• **Short problem 1**
Can you print the rows word for word, starting at the line that contains "Given the options" and stopping after the final row?

• **Text block**

Given the complexity of these devices, this is a significant challenge because the devices may not be designed or tested for extreme temperature conditions. They may fail to operate or not behave as expected outside their tested operating conditions. Operating outside of the validated temperature range may cause hold time violations in synchronous digital circuits, leading to unpredictable behaviour.

At low temperatures, clock oscillators may also operate at unexpected frequencies or fail to start. Most modern COTS devices will require on-chip analogue circuitry for high-speed on-chip memory and networking interfaces. These circuits may fail if exposed to environmental operating conditions other than those for which they are carefully tuned.

Dynamic voltage and frequency scaling are often applied in response to fluctuations in temperature, supply voltage, current and other factors. The range and impact of these features may not be known, leading to significant unpredictable variance in timing behaviour. The latest GPUs may employ mechanisms to detect fine-grain failures and ‘replay’ or reassign failing operations, further leading to unpredictable behaviour.

The large size of the devices greatly increases the chance of partial failure, increasing costs. To mitigate this, devices may be sold with regions of the design electively disabled after production.

• **Data supplied**
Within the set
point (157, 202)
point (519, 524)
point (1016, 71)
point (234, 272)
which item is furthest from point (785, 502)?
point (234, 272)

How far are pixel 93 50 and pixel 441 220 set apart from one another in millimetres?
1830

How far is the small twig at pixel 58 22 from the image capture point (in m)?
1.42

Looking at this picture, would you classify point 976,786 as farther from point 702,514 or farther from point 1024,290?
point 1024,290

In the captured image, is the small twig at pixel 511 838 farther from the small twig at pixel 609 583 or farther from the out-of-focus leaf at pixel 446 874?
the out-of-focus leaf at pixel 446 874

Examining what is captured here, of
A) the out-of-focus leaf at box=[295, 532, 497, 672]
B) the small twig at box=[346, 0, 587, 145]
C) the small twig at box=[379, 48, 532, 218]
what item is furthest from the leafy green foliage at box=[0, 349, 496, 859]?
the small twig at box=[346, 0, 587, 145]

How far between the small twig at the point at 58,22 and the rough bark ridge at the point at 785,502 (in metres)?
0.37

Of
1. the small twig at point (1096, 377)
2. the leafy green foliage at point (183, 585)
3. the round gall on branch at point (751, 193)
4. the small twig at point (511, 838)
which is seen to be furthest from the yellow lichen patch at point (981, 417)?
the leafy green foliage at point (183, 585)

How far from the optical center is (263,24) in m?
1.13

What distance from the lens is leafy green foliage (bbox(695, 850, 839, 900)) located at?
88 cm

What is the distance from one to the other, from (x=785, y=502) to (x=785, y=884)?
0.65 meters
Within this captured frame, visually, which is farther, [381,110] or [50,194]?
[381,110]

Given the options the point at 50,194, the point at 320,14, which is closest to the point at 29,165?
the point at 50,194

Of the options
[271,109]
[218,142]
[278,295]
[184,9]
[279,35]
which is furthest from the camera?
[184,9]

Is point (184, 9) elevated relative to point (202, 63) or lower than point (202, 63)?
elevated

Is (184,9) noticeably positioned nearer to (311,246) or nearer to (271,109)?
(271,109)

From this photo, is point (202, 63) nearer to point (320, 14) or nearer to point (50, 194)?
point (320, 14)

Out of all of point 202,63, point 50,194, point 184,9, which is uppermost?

• **Short problem 2**
According to the text on device operating temperatures, what may happen to clock oscillators at low temperatures?

• **Full response 1**
Given the options the point at 50,194, the point at 320,14, which is closest to the point at 29,165?
the point at 50,194

Of the options
[271,109]
[218,142]
[278,295]
[184,9]
[279,35]
which is furthest from the camera?
[184,9]

Is point (184, 9) elevated relative to point (202, 63) or lower than point (202, 63)?
elevated

Is (184,9) noticeably positioned nearer to (311,246) or nearer to (271,109)?
(271,109)

From this photo, is point (202, 63) nearer to point (320, 14) or nearer to point (50, 194)?
point (320, 14)

Out of all of point 202,63, point 50,194, point 184,9, which is uppermost?

• **Full response 2**
They may operate at unexpected frequencies or fail to start.